- Problem to work on -
Each record below should appear again exactly as written.

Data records

········

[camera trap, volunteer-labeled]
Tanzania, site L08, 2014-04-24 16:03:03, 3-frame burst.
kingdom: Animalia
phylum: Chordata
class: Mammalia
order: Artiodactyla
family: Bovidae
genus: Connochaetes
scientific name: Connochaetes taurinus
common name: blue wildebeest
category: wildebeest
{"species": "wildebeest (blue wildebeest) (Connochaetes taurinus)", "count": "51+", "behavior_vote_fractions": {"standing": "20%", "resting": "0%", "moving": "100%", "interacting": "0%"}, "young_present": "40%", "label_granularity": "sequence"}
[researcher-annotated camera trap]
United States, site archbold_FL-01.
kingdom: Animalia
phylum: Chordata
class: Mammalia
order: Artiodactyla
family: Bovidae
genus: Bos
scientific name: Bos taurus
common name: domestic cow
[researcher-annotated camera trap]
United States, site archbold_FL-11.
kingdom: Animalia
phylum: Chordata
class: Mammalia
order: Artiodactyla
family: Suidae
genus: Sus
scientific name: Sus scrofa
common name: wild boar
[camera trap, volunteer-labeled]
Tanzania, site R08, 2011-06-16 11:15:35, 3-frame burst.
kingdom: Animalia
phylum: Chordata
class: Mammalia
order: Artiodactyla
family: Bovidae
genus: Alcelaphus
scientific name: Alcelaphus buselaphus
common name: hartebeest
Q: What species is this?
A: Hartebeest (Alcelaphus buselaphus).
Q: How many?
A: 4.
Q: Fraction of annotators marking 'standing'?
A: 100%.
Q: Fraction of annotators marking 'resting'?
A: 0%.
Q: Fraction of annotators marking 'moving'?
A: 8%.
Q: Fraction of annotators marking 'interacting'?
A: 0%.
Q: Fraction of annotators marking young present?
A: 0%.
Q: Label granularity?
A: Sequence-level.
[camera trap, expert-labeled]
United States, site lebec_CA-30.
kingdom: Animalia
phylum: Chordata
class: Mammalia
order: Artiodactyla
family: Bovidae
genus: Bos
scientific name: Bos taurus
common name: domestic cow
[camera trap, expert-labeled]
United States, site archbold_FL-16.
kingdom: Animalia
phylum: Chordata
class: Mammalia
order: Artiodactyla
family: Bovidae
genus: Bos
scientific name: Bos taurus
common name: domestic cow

········

- Output for this exercise -
[camera trap, volunteer-labeled]
Tanzania, site L08, 2014-04-24 16:03:03, 3-frame burst.
kingdom: Animalia
phylum: Chordata
class: Mammalia
order: Artiodactyla
family: Bovidae
genus: Connochaetes
scientific name: Connochaetes taurinus
common name: blue wildebeest
category: wildebeest
{"species": "wildebeest (blue wildebeest) (Connochaetes taurinus)", "count": "51+", "behavior_vote_fractions": {"standing": "20%", "resting": "0%", "moving": "100%", "interacting": "0%"}, "young_present": "40%", "label_granularity": "sequence"}
[researcher-annotated camera trap]
United States, site archbold_FL-01.
kingdom: Animalia
phylum: Chordata
class: Mammalia
order: Artiodactyla
family: Bovidae
genus: Bos
scientific name: Bos taurus
common name: domestic cow
[researcher-annotated camera trap]
United States, site archbold_FL-11.
kingdom: Animalia
phylum: Chordata
class: Mammalia
order: Artiodactyla
family: Suidae
genus: Sus
scientific name: Sus scrofa
common name: wild boar
[camera trap, volunteer-labeled]
Tanzania, site R08, 2011-06-16 11:15:35, 3-frame burst.
kingdom: Animalia
phylum: Chordata
class: Mammalia
order: Artiodactyla
family: Bovidae
genus: Alcelaphus
scientific name: Alcelaphus buselaphus
common name: hartebeest
Q: What species is this?
A: Hartebeest (Alcelaphus buselaphus).
Q: How many?
A: 4.
Q: Fraction of annotators marking 'standing'?
A: 100%.
Q: Fraction of annotators marking 'resting'?
A: 0%.
Q: Fraction of annotators marking 'moving'?
A: 8%.
Q: Fraction of annotators marking 'interacting'?
A: 0%.
Q: Fraction of annotators marking young present?
A: 0%.
Q: Label granularity?
A: Sequence-level.
[camera trap, expert-labeled]
United States, site lebec_CA-30.
kingdom: Animalia
phylum: Chordata
class: Mammalia
order: Artiodactyla
family: Bovidae
genus: Bos
scientific name: Bos taurus
common name: domestic cow
[camera trap, expert-labeled]
United States, site archbold_FL-16.
kingdom: Animalia
phylum: Chordata
class: Mammalia
order: Artiodactyla
family: Bovidae
genus: Bos
scientific name: Bos taurus
common name: domestic cow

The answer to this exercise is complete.